INSTRUCTIONS TO FOLLOW ->
When you output the entries, begin with the first line and end with the line containing "Tanzania, site E13, 2011-11-17", keeping each line exactly as it is.

--- START ---

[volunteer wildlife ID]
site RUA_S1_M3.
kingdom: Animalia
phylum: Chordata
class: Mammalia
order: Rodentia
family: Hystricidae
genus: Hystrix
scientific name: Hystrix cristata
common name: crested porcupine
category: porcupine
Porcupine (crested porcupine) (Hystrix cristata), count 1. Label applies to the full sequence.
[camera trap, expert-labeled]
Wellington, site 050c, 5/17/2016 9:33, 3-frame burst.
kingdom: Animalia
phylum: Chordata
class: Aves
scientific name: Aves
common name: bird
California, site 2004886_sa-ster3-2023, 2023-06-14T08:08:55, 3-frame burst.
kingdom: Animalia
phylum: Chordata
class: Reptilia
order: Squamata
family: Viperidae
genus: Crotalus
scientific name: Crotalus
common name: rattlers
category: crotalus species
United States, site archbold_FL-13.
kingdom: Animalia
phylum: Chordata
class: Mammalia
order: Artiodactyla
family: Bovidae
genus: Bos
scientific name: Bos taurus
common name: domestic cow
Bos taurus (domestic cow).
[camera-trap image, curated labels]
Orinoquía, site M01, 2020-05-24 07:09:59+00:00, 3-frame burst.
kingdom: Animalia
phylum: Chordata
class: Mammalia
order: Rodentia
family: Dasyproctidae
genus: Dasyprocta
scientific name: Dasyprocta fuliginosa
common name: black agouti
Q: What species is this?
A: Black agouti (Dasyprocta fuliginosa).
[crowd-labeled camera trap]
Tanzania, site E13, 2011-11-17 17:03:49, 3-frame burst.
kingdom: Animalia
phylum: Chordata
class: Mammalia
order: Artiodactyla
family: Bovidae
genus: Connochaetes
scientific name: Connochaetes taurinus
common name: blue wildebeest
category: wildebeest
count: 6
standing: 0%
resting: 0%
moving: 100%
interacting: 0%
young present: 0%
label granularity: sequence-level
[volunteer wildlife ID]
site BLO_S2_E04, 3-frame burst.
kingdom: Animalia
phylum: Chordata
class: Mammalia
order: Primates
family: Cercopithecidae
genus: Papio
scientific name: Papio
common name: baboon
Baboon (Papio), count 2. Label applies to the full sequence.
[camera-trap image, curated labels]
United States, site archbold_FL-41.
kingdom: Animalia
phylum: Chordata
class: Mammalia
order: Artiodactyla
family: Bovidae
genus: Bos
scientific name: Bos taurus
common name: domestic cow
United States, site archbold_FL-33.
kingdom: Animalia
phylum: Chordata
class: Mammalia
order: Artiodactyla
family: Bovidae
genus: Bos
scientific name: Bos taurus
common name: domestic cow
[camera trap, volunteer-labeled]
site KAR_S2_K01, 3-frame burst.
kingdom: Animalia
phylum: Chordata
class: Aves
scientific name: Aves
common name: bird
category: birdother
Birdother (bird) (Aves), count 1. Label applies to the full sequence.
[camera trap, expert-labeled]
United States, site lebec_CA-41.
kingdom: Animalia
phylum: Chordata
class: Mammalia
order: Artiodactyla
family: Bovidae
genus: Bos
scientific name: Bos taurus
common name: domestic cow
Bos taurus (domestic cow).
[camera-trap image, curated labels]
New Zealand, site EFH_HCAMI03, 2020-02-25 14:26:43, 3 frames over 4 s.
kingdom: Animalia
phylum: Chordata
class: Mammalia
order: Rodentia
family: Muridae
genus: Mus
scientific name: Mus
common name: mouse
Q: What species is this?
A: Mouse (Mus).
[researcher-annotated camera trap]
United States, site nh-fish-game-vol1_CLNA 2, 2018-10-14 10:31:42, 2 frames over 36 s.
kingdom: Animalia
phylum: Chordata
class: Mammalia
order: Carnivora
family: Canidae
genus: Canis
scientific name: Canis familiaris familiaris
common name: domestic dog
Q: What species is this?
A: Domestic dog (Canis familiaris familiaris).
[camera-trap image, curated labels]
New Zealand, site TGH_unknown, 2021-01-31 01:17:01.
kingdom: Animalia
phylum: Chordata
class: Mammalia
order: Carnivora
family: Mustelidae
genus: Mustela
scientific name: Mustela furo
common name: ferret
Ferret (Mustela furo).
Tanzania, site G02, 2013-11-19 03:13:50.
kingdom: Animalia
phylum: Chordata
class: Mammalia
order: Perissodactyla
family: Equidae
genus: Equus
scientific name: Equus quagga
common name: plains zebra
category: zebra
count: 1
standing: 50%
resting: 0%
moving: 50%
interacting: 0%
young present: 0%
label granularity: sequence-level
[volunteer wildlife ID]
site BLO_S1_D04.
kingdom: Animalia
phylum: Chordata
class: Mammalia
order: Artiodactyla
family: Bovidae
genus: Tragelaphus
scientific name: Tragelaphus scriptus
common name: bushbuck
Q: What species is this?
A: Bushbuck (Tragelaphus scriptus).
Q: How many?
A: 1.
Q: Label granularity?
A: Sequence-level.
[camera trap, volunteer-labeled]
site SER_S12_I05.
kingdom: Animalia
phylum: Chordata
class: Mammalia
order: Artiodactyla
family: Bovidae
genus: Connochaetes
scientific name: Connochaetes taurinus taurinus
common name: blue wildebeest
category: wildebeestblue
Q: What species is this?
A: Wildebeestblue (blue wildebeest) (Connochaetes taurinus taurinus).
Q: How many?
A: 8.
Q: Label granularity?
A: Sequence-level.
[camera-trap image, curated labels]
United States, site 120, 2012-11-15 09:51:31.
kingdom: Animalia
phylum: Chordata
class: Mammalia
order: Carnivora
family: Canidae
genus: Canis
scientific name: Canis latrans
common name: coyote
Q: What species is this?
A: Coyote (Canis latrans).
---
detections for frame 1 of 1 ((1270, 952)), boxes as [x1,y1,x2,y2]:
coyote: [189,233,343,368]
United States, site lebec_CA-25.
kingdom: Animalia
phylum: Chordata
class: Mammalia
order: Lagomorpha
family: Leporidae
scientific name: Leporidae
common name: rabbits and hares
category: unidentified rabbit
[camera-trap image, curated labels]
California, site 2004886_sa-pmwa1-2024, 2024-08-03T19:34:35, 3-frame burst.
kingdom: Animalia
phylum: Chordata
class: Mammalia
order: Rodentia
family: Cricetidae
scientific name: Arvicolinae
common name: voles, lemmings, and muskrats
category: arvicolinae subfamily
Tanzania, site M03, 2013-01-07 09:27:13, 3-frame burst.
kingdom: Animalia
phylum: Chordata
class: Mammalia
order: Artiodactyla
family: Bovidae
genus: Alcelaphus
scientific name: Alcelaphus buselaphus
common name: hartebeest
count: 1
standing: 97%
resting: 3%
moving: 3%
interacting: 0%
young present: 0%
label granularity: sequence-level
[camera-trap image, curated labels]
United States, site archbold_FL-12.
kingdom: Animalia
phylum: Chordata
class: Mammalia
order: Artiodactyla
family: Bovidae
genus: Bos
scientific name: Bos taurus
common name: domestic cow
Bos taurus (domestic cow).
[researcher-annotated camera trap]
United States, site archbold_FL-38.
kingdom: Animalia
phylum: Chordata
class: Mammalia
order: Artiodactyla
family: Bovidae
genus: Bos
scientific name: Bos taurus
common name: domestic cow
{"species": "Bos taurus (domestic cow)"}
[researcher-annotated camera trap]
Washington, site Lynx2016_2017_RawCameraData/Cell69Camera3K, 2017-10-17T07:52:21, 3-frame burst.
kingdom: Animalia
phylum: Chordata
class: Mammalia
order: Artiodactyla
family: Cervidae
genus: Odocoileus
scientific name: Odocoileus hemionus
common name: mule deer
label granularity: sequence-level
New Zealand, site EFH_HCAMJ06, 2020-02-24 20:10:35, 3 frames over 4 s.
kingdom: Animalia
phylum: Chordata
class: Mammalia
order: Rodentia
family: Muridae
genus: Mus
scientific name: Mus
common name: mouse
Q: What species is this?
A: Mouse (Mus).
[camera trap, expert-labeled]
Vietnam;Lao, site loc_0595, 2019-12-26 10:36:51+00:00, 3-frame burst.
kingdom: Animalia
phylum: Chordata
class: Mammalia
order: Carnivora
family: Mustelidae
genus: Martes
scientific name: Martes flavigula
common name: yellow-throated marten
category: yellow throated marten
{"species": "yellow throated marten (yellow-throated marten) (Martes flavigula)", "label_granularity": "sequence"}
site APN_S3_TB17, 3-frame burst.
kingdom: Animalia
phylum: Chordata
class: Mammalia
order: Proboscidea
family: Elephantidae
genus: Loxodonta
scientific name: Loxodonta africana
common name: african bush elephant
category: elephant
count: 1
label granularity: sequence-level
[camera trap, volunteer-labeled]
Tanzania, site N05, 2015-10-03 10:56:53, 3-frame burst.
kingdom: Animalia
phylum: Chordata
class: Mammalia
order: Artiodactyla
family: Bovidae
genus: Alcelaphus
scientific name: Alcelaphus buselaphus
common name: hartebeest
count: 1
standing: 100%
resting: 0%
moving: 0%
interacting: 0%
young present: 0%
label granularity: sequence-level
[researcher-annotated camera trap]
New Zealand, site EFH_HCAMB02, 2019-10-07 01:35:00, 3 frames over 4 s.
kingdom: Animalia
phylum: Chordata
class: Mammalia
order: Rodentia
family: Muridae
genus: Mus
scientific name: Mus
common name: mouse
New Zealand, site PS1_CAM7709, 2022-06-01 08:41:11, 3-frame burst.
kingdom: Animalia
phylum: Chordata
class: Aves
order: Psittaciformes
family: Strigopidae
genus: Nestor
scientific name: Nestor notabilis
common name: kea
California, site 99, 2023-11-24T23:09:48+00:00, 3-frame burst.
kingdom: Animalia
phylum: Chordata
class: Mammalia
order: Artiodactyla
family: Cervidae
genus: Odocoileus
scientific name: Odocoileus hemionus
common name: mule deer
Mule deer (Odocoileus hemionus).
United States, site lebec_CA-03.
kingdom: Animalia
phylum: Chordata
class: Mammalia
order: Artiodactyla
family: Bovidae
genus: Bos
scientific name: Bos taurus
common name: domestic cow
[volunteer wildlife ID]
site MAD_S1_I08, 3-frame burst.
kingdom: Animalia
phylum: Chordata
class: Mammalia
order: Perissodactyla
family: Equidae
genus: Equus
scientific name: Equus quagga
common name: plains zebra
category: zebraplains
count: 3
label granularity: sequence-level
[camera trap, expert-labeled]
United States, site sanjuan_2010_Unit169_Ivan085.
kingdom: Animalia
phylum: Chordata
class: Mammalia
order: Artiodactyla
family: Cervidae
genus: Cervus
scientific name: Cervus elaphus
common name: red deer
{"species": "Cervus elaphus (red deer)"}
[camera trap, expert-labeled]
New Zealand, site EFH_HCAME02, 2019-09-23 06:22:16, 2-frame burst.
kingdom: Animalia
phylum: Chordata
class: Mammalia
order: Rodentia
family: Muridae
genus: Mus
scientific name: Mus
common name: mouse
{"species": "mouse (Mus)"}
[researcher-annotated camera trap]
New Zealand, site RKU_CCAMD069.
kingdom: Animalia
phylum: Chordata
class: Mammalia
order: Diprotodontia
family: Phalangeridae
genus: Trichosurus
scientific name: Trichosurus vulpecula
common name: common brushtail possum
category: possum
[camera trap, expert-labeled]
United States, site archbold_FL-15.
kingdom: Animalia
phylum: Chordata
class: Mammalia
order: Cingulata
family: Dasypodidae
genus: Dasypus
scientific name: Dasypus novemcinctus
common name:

--- END ---

ANSWER ->
[volunteer wildlife ID]
site RUA_S1_M3.
kingdom: Animalia
phylum: Chordata
class: Mammalia
order: Rodentia
family: Hystricidae
genus: Hystrix
scientific name: Hystrix cristata
common name: crested porcupine
category: porcupine
Porcupine (crested porcupine) (Hystrix cristata), count 1. Label applies to the full sequence.
[camera trap, expert-labeled]
Wellington, site 050c, 5/17/2016 9:33, 3-frame burst.
kingdom: Animalia
phylum: Chordata
class: Aves
scientific name: Aves
common name: bird
California, site 2004886_sa-ster3-2023, 2023-06-14T08:08:55, 3-frame burst.
kingdom: Animalia
phylum: Chordata
class: Reptilia
order: Squamata
family: Viperidae
genus: Crotalus
scientific name: Crotalus
common name: rattlers
category: crotalus species
United States, site archbold_FL-13.
kingdom: Animalia
phylum: Chordata
class: Mammalia
order: Artiodactyla
family: Bovidae
genus: Bos
scientific name: Bos taurus
common name: domestic cow
Bos taurus (domestic cow).
[camera-trap image, curated labels]
Orinoquía, site M01, 2020-05-24 07:09:59+00:00, 3-frame burst.
kingdom: Animalia
phylum: Chordata
class: Mammalia
order: Rodentia
family: Dasyproctidae
genus: Dasyprocta
scientific name: Dasyprocta fuliginosa
common name: black agouti
Q: What species is this?
A: Black agouti (Dasyprocta fuliginosa).
[crowd-labeled camera trap]
Tanzania, site E13, 2011-11-17 17:03:49, 3-frame burst.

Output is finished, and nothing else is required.